### Source extract
Criminalization of homelessness:   

Despite the admonition by the United States Interagency Council on Homelessness [USICH] to communities to move away from trying to “arrest their way out of homelessness,” the number of anti-homeless ordinances in the nation has proliferated.  For example, the Sacramento city has 11 municipal codes that criminalize people experiencing homeless – five for standing, sitting and resting in public places; five for camping in public places and three that criminalize begging or panhandling. 

Prisons and jails have become the housing for people experiencing homelessness, especially people of color and those with mental health issues.

Functional zero: 

Couple this with the newest trend to define our way out of homelessness. 

Community Solutions has created the term “functional zero” which took them three pages of definitional “metrics” to operationalize. What would Einstein say?

Basically, a community can still have 10,000 homeless people, for example, but if  that community can say the number of people entering homelessness is equal to the number exiting- they have reached “functional zero” --- forget the  10,000 languishing on the streets and in shelters. 

This term is harmful and counter-productive to addressing the myriad of reasons why people become homeless and is dismissive of the systemic reasons why people become homeless.

In no other walk of life do we use the term “functional zero”- to end hunger; ending domestic violence; ending gun violence?  Ending discrimination?  In no other walk of life do we address a crisis by redefining it and settling on homeostasis as the new reality.

It is harmful because when politicians and community members hear “zero”- they hear we have ended homelessness – not what Community Solutions has defined it to mean.   Then when it is time to allocate scarce public resources it would not be unreasonable for the public and/or elected officials to argue we don’t need as many resources for homelessness because we have solved it!  Yet we know nothing could be further from the truth.

We have entered into a new era of becoming more sophisticated about managing homelessness – creating a new way to define status quo – however we rapidly move the same number of people entering homelessness as who exit.

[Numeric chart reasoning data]

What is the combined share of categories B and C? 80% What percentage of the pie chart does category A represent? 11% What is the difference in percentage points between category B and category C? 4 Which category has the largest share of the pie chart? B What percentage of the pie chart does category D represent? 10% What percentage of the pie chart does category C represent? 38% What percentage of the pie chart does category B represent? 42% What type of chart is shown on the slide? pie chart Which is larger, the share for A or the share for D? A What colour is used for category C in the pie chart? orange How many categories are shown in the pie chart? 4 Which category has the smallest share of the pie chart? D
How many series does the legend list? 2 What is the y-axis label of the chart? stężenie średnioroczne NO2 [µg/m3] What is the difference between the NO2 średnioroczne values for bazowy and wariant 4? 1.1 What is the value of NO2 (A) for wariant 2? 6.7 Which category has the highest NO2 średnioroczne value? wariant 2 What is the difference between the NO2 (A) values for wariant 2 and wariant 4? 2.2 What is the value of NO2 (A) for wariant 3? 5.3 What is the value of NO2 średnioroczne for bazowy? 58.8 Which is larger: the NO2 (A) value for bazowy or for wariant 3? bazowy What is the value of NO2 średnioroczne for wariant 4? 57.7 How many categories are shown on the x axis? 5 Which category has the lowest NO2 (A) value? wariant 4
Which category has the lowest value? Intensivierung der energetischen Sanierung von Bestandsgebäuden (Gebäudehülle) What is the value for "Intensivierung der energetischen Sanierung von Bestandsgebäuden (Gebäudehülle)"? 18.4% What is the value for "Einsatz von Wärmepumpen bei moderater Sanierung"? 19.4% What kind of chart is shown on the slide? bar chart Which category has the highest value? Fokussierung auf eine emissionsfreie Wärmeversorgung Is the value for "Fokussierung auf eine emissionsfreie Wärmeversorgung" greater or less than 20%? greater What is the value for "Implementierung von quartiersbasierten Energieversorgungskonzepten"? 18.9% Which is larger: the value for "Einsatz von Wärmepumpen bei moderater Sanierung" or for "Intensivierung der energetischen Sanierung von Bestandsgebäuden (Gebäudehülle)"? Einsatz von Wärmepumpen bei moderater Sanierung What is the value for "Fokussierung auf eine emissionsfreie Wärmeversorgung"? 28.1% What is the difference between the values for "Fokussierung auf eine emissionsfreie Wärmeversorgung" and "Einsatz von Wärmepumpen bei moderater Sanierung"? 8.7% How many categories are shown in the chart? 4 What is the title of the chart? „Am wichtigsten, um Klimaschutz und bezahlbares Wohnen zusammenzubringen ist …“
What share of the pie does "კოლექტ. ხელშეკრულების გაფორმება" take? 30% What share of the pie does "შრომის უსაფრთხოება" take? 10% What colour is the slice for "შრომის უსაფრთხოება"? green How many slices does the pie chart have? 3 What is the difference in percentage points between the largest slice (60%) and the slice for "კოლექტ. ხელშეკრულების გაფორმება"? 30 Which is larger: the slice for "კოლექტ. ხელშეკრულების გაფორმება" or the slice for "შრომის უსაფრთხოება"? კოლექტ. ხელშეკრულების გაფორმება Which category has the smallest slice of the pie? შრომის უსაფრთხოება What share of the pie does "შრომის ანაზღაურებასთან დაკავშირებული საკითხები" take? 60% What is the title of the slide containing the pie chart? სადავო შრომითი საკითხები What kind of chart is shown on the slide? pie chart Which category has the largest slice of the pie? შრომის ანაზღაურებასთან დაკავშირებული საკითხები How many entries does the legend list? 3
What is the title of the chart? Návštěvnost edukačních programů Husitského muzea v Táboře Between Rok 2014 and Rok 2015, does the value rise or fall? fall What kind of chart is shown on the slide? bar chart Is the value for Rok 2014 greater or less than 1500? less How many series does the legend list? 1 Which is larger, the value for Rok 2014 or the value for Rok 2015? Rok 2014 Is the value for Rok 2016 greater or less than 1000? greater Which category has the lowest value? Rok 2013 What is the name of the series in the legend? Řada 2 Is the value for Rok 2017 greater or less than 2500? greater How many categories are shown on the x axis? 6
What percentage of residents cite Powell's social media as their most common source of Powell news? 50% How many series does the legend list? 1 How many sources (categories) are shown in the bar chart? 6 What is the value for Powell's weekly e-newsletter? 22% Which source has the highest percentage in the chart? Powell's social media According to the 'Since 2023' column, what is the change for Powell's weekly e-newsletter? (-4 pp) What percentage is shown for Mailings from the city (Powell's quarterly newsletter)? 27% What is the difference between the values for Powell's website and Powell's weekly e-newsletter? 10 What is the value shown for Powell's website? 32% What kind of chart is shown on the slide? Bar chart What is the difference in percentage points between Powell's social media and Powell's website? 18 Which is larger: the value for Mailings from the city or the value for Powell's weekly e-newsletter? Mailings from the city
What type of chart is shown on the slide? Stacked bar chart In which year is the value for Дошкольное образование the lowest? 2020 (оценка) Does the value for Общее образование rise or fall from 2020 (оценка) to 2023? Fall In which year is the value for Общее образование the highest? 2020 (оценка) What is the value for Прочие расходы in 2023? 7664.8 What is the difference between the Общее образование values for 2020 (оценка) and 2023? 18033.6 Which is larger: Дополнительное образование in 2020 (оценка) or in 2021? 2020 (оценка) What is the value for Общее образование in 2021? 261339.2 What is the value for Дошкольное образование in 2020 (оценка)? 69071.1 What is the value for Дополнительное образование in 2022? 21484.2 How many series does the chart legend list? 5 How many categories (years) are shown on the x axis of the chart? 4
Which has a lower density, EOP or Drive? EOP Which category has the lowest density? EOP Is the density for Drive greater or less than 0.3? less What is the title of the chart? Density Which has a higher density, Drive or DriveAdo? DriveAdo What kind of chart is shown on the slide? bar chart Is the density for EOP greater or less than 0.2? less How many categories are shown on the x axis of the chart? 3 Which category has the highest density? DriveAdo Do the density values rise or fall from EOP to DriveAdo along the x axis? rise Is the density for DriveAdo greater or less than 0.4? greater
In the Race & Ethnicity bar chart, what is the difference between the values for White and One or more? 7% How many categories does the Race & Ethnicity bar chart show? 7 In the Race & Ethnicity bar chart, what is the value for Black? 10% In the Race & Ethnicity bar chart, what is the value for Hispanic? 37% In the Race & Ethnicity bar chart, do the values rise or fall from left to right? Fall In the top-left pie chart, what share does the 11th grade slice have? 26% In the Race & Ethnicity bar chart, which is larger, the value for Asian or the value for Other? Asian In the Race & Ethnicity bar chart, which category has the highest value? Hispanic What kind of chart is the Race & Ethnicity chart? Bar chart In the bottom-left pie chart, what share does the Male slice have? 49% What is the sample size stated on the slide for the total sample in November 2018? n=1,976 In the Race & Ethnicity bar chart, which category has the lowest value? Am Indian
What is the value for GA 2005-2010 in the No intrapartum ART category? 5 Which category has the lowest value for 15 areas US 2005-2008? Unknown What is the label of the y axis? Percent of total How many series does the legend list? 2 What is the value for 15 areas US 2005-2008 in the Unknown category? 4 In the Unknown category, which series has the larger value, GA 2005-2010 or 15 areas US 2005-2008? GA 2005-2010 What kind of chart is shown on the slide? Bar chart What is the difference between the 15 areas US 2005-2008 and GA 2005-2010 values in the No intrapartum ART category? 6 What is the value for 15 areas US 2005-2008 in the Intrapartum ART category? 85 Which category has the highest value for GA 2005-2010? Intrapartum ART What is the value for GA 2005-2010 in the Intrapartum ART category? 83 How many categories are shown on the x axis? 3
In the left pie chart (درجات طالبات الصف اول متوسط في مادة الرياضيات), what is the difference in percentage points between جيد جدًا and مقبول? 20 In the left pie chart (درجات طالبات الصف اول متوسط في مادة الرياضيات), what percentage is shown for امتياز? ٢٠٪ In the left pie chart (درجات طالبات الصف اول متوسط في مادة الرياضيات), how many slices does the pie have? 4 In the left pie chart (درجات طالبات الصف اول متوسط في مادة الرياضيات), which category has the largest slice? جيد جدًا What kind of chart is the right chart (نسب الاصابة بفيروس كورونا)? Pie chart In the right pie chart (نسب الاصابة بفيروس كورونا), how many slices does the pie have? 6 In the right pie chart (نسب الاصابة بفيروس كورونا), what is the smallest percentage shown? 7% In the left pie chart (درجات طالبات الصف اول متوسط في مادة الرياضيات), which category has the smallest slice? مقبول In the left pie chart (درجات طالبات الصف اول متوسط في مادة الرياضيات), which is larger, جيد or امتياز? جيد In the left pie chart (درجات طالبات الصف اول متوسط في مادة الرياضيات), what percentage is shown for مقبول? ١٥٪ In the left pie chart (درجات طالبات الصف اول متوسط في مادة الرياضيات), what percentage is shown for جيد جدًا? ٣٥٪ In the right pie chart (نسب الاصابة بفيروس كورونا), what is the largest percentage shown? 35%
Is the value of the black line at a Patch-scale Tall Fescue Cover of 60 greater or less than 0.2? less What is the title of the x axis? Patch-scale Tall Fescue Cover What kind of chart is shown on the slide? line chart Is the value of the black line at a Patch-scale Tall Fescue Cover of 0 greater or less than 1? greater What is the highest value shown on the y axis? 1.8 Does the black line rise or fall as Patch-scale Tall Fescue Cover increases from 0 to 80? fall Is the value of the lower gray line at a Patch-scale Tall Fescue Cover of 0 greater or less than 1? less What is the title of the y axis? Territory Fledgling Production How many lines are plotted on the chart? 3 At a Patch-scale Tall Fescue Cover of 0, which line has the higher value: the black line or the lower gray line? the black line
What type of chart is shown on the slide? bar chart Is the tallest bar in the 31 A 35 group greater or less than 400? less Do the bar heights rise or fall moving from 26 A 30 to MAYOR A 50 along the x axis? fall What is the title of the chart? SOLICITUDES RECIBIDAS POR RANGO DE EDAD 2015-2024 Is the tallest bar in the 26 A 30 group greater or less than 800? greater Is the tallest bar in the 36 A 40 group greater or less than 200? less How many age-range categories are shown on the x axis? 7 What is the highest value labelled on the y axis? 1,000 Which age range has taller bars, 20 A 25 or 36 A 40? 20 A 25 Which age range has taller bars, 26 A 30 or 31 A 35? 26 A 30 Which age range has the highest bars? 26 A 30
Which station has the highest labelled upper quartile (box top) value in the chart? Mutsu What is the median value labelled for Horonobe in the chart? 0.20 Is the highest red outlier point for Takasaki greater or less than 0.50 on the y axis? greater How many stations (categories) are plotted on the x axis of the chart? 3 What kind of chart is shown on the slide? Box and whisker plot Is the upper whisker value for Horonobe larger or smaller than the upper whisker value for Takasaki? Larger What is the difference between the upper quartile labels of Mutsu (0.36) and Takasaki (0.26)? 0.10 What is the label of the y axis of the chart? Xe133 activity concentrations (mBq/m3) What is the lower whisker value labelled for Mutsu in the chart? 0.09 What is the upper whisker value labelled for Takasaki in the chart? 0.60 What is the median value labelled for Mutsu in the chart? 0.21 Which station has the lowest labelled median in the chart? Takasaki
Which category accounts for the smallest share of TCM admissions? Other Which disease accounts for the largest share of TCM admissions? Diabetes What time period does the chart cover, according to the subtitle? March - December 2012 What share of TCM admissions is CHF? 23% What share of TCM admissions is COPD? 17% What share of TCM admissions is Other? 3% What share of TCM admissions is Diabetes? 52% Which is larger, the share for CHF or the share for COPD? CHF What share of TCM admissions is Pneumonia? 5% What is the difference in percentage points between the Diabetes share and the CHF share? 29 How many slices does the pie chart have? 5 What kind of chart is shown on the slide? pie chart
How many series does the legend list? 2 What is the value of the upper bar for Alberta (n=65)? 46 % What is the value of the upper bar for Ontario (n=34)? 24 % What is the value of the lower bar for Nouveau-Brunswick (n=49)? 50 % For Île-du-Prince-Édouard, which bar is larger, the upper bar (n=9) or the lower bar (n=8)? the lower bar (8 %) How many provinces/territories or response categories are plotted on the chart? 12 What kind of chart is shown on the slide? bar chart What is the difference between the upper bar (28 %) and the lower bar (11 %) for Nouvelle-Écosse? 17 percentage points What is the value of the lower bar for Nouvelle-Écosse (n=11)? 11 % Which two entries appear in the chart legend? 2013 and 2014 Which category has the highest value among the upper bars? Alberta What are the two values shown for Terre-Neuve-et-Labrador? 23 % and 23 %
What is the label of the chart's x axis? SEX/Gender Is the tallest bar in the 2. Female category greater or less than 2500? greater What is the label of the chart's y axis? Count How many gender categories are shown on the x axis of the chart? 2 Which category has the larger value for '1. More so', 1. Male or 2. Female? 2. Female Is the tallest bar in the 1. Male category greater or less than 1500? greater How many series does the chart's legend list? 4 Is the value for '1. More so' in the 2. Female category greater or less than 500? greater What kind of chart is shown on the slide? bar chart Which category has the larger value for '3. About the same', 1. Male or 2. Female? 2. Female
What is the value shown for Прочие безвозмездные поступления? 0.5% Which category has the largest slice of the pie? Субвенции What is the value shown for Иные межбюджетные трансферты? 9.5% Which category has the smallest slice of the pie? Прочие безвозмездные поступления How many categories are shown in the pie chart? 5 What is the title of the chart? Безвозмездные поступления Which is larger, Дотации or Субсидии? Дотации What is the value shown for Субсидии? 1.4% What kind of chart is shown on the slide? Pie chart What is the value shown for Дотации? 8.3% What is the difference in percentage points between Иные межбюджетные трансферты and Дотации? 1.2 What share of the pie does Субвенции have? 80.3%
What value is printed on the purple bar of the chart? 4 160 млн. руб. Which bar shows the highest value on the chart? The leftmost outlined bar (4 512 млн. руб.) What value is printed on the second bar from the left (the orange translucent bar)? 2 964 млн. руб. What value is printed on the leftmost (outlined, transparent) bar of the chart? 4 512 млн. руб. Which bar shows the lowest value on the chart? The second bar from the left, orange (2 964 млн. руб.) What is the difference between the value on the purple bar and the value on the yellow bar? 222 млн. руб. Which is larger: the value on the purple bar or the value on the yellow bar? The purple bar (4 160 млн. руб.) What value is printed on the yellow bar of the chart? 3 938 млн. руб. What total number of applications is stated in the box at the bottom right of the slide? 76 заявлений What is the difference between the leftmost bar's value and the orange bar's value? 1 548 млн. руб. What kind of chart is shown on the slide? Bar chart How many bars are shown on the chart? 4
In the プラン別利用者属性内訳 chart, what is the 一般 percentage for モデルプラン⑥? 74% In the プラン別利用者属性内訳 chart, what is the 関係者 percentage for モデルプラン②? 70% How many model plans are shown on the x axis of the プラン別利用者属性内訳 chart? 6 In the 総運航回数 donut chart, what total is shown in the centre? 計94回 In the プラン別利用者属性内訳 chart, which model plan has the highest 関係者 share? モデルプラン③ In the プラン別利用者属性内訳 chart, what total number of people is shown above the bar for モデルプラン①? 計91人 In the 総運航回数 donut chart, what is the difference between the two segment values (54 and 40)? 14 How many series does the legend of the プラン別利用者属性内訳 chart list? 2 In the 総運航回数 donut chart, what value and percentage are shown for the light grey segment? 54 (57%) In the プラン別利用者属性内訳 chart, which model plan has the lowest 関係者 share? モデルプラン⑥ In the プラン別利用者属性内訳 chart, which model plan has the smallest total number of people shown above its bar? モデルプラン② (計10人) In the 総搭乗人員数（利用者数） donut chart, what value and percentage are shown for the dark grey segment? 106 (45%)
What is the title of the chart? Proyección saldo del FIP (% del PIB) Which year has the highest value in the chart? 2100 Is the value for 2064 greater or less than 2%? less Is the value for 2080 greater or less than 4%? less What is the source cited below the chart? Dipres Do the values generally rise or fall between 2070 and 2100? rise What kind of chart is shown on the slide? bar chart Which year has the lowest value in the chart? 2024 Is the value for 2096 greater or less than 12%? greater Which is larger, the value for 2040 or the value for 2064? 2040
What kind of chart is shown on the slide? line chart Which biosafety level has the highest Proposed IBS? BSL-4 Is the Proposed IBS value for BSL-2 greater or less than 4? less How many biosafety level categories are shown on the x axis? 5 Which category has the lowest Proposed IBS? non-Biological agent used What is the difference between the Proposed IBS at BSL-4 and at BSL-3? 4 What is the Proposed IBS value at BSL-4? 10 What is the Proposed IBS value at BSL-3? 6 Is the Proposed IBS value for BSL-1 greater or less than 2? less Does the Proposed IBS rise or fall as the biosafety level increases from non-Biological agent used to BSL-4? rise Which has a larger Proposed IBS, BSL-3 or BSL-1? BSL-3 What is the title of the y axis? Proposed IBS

### Complete the following
1 - Can you give the stretch of the piece on homelessness from "In no other walk of life do we use" through "from the truth.", switching "politicians" to "lawmakers"?
2 - Can you proceed with the piece on homelessness, picking up after its final sentence?

### Your responses
1 -
In no other walk of life do we use the term “functional zero”- to end hunger; ending domestic violence; ending gun violence?  Ending discrimination?  In no other walk of life do we address a crisis by redefining it and settling on homeostasis as the new reality.

It is harmful because when lawmakers and community members hear “zero”- they hear we have ended homelessness – not what Community Solutions has defined it to mean.   Then when it is time to allocate scarce public resources it would not be unreasonable for the public and/or elected officials to argue we don’t need as many resources for homelessness because we have solved it!  Yet we know nothing could be further from the truth.

2 -
Salt Lake City, Houston, New Orleans and Phoenix:    These four cities have become the poster cities for “functional zero” in ending homelessness – which make great headlines and sound bites.  But, look at the numbers and what they really meant was ending veteran homelessness …. Oopps …. Not really … chronic (long term) veteran homelessness…. And they haven’t even done that.

Take a hard look at the numbers and trends that each of these four cities report to HUD annually [Source: Homeless Point in Time Count and Housing Inventory Count, 2012, 2013 and 2014]. [ NEOCH has posted the full graph in our Information Blog here. ]

Trends in the four “functional zero” cities:  2012 – 2014:

  • Total number of homeless veterans in the four cities in 2014 was 1,392;
  • Salt Lake City: the number of homeless veterans increased from 247 [2013] to 275 [2014];
  • Total number of homeless people in 2014 was 15,357
  •  The number of total homeless people increased in Salt Lake City from 2,123 [2013] to 2,150 [2014] and in Phoenix from 5,889 [2013] to 5,918 [2014];
  • The total number of Permanent Supportive Housing Units (PSH) in the Four cities in 2014 was 8,831 or 57.5% of the total number of homeless people;
  • The total number of PSH units in New Orleans decreased from 2,670 [2013] to 2,464 [2014].

Clearly none of these cities can legitimately claim they have ended veteran homelessness, yet they have been successful at creating the new urban myth that if we just do what these cities have done we can end homelessness as well. 

USICH:  Federal agencies that belong to USICH have recently moved away from using the “functional zero” terminology and adopted the new “operational definition of ending homelessness” contained in USICH’s recently released amended federal homelessness plan Opening Doors:

An end to homelessness means that every community will have a systematic response in place that ensures homelessness is prevented whenever possible or is otherwise a rare, brief, and non-recurring experience.

This “new” definition of ending homelessness essentially is a retooled “functional zero” definition dressed in new terms.  Of course we want a rapid and systematic response to preventing homelessness.  However, the new paradigm fails to address how we get to that point in the first place.  What about the people who are currently experiencing homelessness?

Tragically for people experiencing homelessness, USICH has opted to size the definition of ending homelessness, based on limited existing federal resources rather than right size the resources to fit the homeless crisis in this nation.

Zero means zero:

While SRCEH supports a “rapid-same-day” response to homelessness, we refuse to abdicate to arresting and defining our way out of homelessness.  Yet, a new report by HUD, Family Options Study, has shown that the rapid rehousing approach is not nearly as effective as a housing voucher strategy.

SRCEH remains committed to galvanizing the political and community will that “zero” truly means ending and preventing homelessness in our community. 

No definitional gimmicks...No smoke...No mirrors.

As a community we first must stop criminalizing people experiencing homelessness and focus on  creating enough affordable housing, social services, health and mental health care and living wage jobs and income that we end and prevent homelessness.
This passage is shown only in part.